Ogni intervento edilizio rientra in una categoria precisa: la scelta dipende dal tipo di lavoro, dall'impatto sull'immobile e dalle norme urbanistiche del Comune competente. Vediamo le differenze principali.
CILA: quando si usa
La Comunicazione di Inizio Lavori Asseverata (CILA) — art. 6-bis D.P.R. 380/2001 — è il titolo abilitativo per lavori di manutenzione straordinaria che non coinvolgono le strutture portanti dell'edificio. Esempi tipici: rifacimento bagno o cucina con modifica degli impianti, spostamento di tramezzi interni non portanti, sostituzione di infissi con modifica delle aperture, rifacimento di pavimenti e rivestimenti.

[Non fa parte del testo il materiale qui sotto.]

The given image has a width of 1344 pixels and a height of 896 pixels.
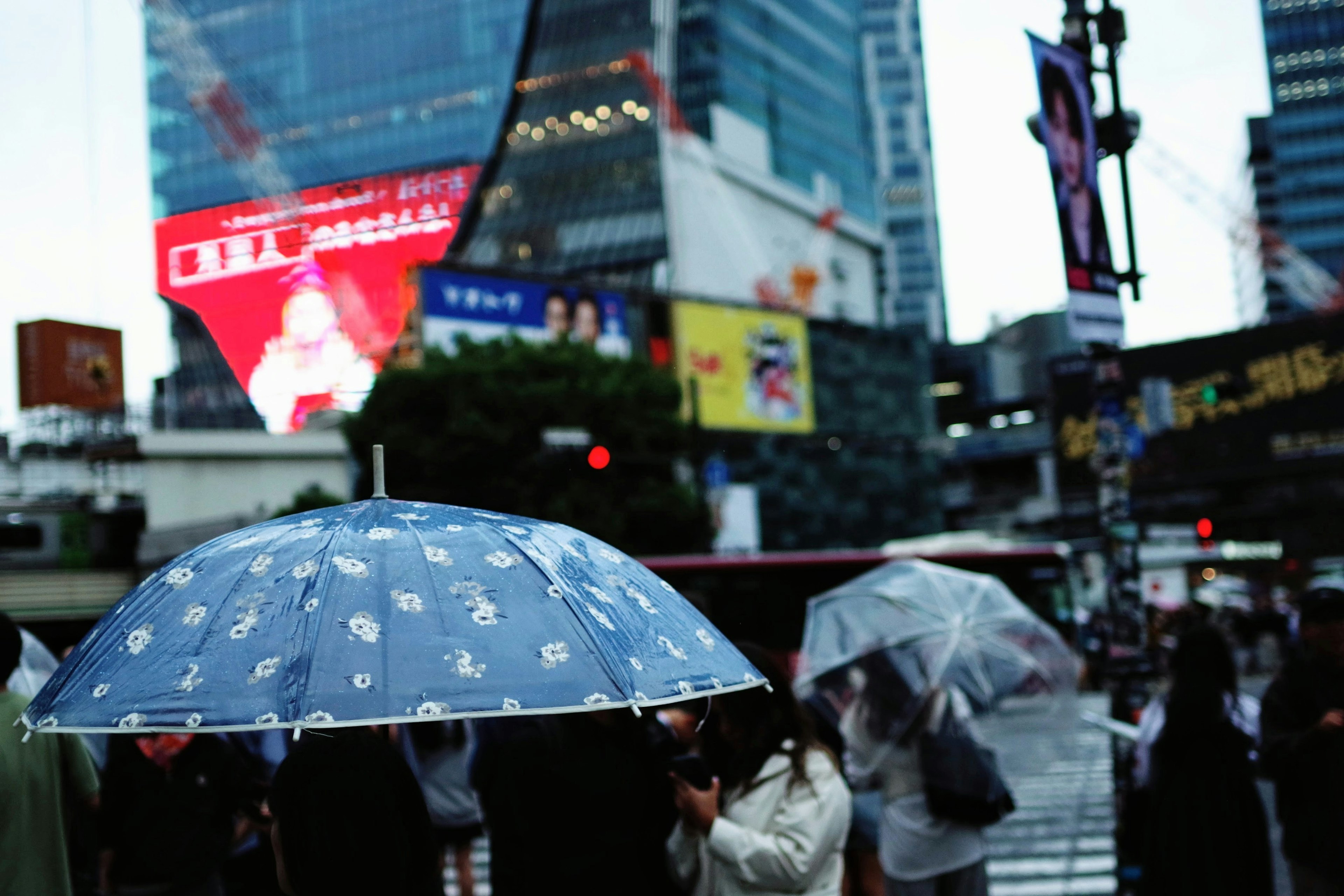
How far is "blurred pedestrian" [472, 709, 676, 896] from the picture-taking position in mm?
4180

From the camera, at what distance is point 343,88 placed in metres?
103

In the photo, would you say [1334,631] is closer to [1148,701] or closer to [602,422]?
[1148,701]

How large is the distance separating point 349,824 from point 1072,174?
6164 millimetres

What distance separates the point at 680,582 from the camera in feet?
87.1

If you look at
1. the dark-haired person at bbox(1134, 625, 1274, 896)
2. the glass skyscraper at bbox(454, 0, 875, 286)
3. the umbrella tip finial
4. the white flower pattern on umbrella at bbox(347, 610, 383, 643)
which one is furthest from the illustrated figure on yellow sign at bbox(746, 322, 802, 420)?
the white flower pattern on umbrella at bbox(347, 610, 383, 643)

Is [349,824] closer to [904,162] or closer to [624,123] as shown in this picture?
[624,123]

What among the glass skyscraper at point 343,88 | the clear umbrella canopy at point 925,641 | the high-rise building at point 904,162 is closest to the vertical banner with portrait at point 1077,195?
the clear umbrella canopy at point 925,641

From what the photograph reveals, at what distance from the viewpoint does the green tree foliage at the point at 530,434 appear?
34.4 metres

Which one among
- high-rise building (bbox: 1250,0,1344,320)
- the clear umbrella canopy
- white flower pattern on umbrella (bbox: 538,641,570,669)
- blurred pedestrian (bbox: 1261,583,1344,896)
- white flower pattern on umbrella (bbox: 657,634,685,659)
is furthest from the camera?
high-rise building (bbox: 1250,0,1344,320)

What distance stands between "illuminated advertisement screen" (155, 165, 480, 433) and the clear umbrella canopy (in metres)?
36.5

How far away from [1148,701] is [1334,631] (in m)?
2.73

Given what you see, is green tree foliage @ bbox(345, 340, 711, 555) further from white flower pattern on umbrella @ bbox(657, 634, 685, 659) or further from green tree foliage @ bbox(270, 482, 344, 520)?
white flower pattern on umbrella @ bbox(657, 634, 685, 659)

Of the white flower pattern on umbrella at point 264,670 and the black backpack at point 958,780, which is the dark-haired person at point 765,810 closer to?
the black backpack at point 958,780

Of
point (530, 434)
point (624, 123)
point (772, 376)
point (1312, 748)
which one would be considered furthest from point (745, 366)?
point (1312, 748)
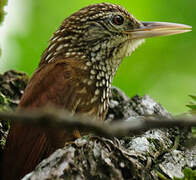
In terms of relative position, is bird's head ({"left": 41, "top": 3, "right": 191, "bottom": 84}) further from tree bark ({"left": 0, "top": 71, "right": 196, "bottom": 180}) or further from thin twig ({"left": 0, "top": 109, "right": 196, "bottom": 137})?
thin twig ({"left": 0, "top": 109, "right": 196, "bottom": 137})

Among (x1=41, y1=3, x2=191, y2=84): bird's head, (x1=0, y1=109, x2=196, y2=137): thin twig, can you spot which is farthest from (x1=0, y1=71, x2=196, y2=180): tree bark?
(x1=41, y1=3, x2=191, y2=84): bird's head

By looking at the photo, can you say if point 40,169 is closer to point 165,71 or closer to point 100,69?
point 100,69

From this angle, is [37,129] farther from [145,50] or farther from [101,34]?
[145,50]

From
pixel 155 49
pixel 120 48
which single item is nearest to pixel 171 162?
pixel 120 48

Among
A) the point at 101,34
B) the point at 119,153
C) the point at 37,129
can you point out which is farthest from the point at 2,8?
the point at 119,153

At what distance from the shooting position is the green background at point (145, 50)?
6512 millimetres

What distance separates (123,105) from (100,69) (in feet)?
2.38

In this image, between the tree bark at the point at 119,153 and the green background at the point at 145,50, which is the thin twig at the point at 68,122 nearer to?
the tree bark at the point at 119,153

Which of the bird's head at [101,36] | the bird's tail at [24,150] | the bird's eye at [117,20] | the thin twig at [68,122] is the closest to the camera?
the thin twig at [68,122]

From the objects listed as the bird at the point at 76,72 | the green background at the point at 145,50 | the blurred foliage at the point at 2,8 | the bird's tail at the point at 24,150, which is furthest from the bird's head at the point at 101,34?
the green background at the point at 145,50

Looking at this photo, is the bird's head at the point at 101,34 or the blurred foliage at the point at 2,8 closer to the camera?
the bird's head at the point at 101,34

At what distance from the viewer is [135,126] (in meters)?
1.50

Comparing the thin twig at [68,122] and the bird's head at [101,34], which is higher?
the thin twig at [68,122]

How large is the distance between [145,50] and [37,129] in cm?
384
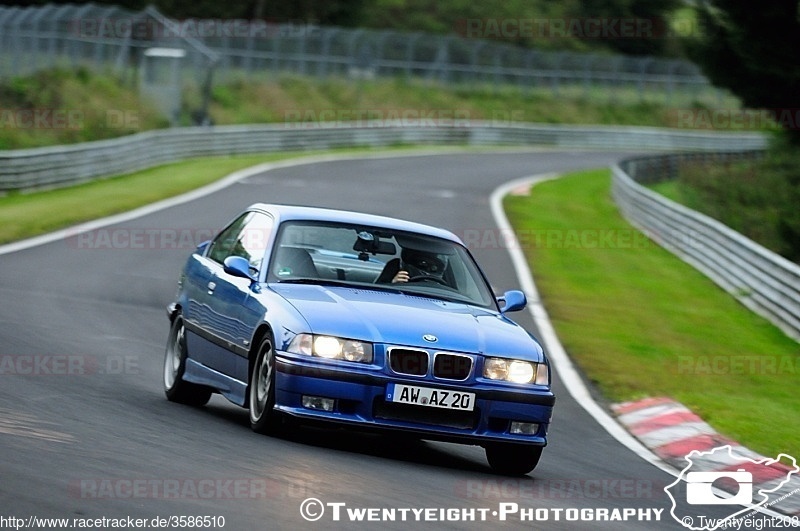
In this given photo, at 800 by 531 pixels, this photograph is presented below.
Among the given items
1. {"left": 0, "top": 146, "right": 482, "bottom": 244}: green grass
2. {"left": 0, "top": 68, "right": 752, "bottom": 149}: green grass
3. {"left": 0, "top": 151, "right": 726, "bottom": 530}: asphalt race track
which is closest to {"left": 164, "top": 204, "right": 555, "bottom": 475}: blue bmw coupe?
{"left": 0, "top": 151, "right": 726, "bottom": 530}: asphalt race track

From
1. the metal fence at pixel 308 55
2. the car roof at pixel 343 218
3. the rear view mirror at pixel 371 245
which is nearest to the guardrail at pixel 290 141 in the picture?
the metal fence at pixel 308 55

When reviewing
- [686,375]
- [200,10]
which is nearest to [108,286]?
[686,375]

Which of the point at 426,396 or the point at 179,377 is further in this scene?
the point at 179,377

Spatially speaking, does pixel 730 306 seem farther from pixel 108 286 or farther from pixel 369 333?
pixel 369 333

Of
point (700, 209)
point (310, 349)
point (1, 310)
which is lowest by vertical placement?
point (700, 209)

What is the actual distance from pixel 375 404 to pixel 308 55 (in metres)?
48.1

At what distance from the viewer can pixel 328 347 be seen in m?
8.36

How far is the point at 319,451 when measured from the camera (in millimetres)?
8352

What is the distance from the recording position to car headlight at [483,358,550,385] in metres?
8.50

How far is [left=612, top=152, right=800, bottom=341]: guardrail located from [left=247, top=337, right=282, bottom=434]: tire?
37.6 ft

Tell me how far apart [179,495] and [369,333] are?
2116mm

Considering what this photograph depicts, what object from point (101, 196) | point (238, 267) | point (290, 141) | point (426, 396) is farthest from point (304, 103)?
point (426, 396)

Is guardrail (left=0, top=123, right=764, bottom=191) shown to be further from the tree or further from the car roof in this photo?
the car roof

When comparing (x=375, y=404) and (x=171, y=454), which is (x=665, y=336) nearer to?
(x=375, y=404)
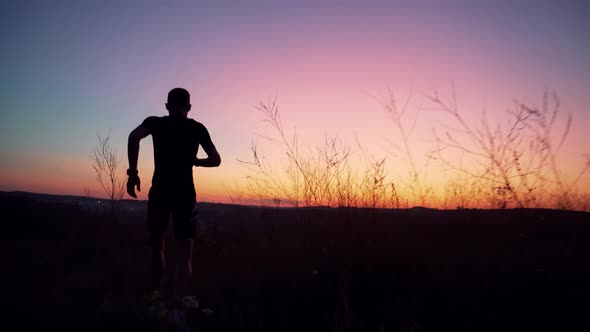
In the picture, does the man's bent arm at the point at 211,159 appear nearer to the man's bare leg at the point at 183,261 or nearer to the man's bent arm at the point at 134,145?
A: the man's bent arm at the point at 134,145

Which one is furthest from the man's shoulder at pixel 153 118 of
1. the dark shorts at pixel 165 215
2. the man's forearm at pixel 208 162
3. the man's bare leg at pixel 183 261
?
the man's bare leg at pixel 183 261

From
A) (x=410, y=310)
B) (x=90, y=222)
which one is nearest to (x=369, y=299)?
(x=410, y=310)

Il vantaggio principale della CILA è la semplicità: dopo il deposito telematico, i lavori possono iniziare immediatamente senza attendere autorizzazioni.
SCIA: quando serve
La Segnalazione Certificata di Inizio Attività (SCIA) — artt. 22-23 D.P.R. 380/2001 — è necessaria per interventi di media entità: ristrutturazioni che toccano le strutture portanti, cambio di destinazione d'uso, interventi che modificano i prospetti dell'edificio, restauro conservativo.
Come la CILA, consente l'avvio immediato dei lavori dopo il deposito. Richiede però una documentazione più articolata e una maggiore responsabilità tecnica del professionista che la firma.
Permesso di Costruire: per gli interventi più rilevanti
Il Permesso di Costruire — art. 10 D.P.R. 380/2001 — è obbligatorio per nuove costruzioni, ampliamenti volumetrici, sopraelevazioni e qualsiasi intervento che modifichi in modo sostanziale sagoma, volume o destinazione d'uso. A differenza delle altre procedure, richiede un'istruttoria completa da parte dell'Ufficio Tecnico Comunale: i lavori non possono iniziare prima del rilascio formale del provvedimento.
Perché è importante non sbagliare
Presentare la pratica sbagliata — o non presentarla affatto — espone a sanzioni amministrative, blocco dei lavori in corso e, soprattutto, a difficoltà documentali in caso di vendita o mutuo. Per questo è sempre consigliabile una verifica preventiva da parte di un tecnico abilitato prima di avviare qualsiasi intervento.
Conclusione
CILA, SCIA e Permesso di Costruire non sono sigle interscambiabili: ciascuna copre un ambito preciso di interventi. Scegliere il titolo corretto significa partire con il piede giusto — e non dover poi gestire sanzioni o pratiche in sanatoria.